No cloud required: local LLMs as a practical app dependency

TL;DR: Ollama on a MacBook Air with M4 is great and it's a taste of the future. Developers should try it now.

This post is going to be a look at running LLMs locally on Apple laptops, with a passing mention of Apple desktops. We'll ignore mobile altogether—not because it's not important, but because it's not where my mind is at for this particular post.

Running models on older hardware

When I first started using Ollama to run LLMs locally in 2023, it felt simultaneously like a glimpse of the future and like breathing through a straw.

I was on an MacBook Pro with M1 at work, and MacBook Air with M2 at home. LLM responses on those systems were painfully slow due to hardware constraints and the LLMs you could install were quite limited due to limited RAM.

But even then it felt like just a matter of time before hardware would catch up and local LLMs would become practical. (I mentioned something to this effect on stage at Austin API Summit last March.)

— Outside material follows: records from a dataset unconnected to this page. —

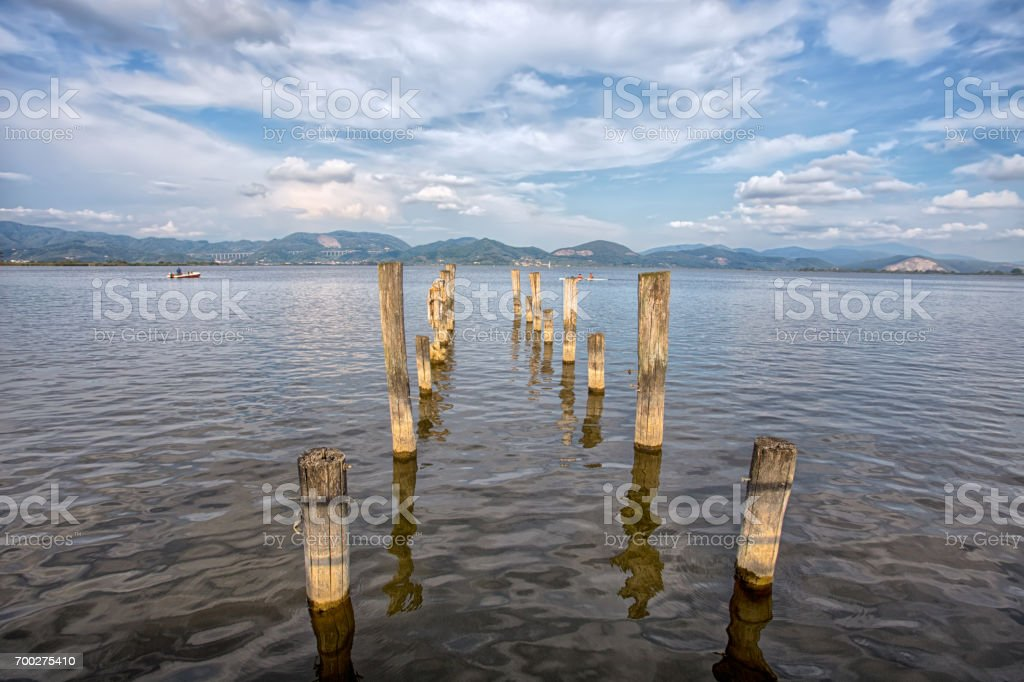 Wood pier in Torre del Lago Puccini, Pisa, Tuscany, Italy stock photo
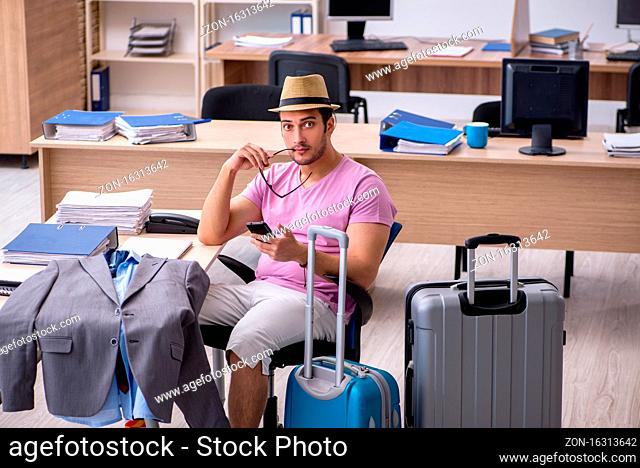 Young employee preparing for the trip
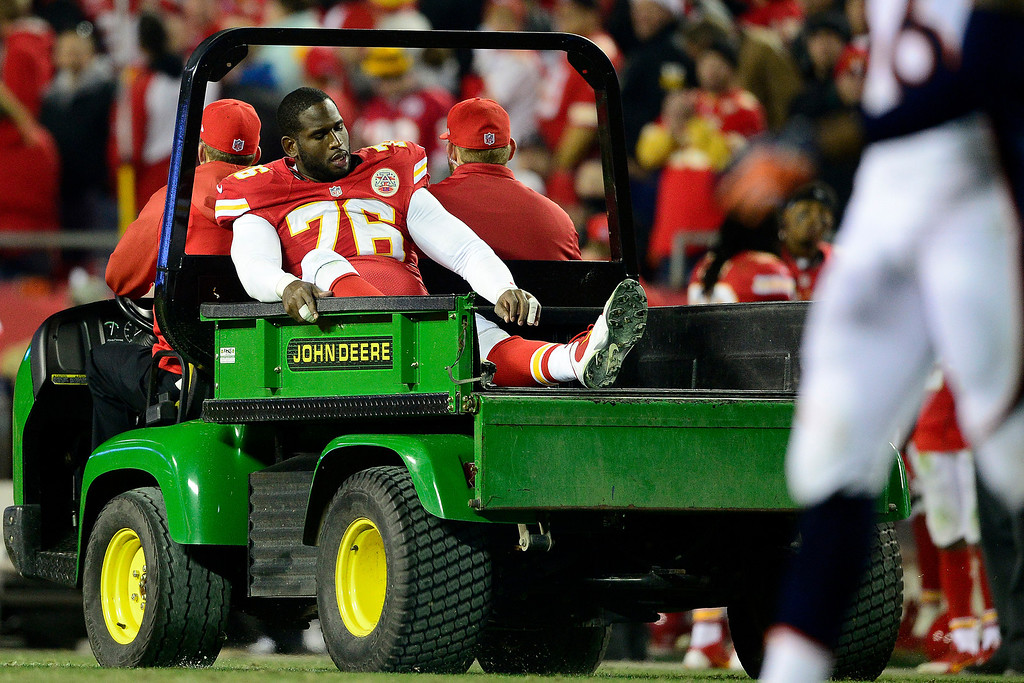 . Branden Albert (76) of the Kansas City Chiefs is carted off the field during the second half of the Broncos\' 35-28 win at Arrowhead Stadium.   (Photo by AAron Ontiveroz/The Denver Post)
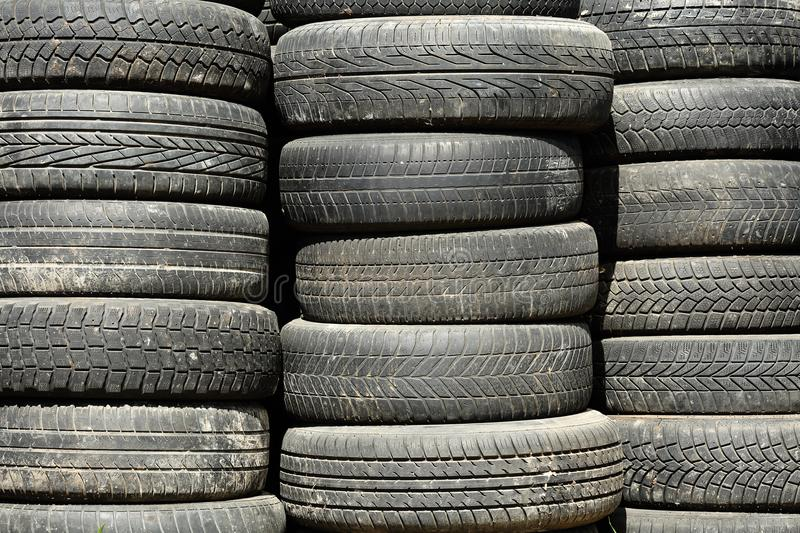 Background texture of used, dirty car tyre stacks royalty free stock photo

Not long after, I got a Mac Studio with M2 Ultra and it felt like I had warped into the future—the experience with Ollama was suddenly smooth and I could install massive models. Of course, using an M2 Ultra with tons of RAM in 2023 was a cheat code—great for me as one person, but most people wouldn't have that kind of horse power in their machines.

While I could have written this same post about the Mac Studio M2 Ultra's impressive performance, it wouldn't have been useful information to most people. But now it feels like we're just on the edge of LLMs being a practical local dependency for applications.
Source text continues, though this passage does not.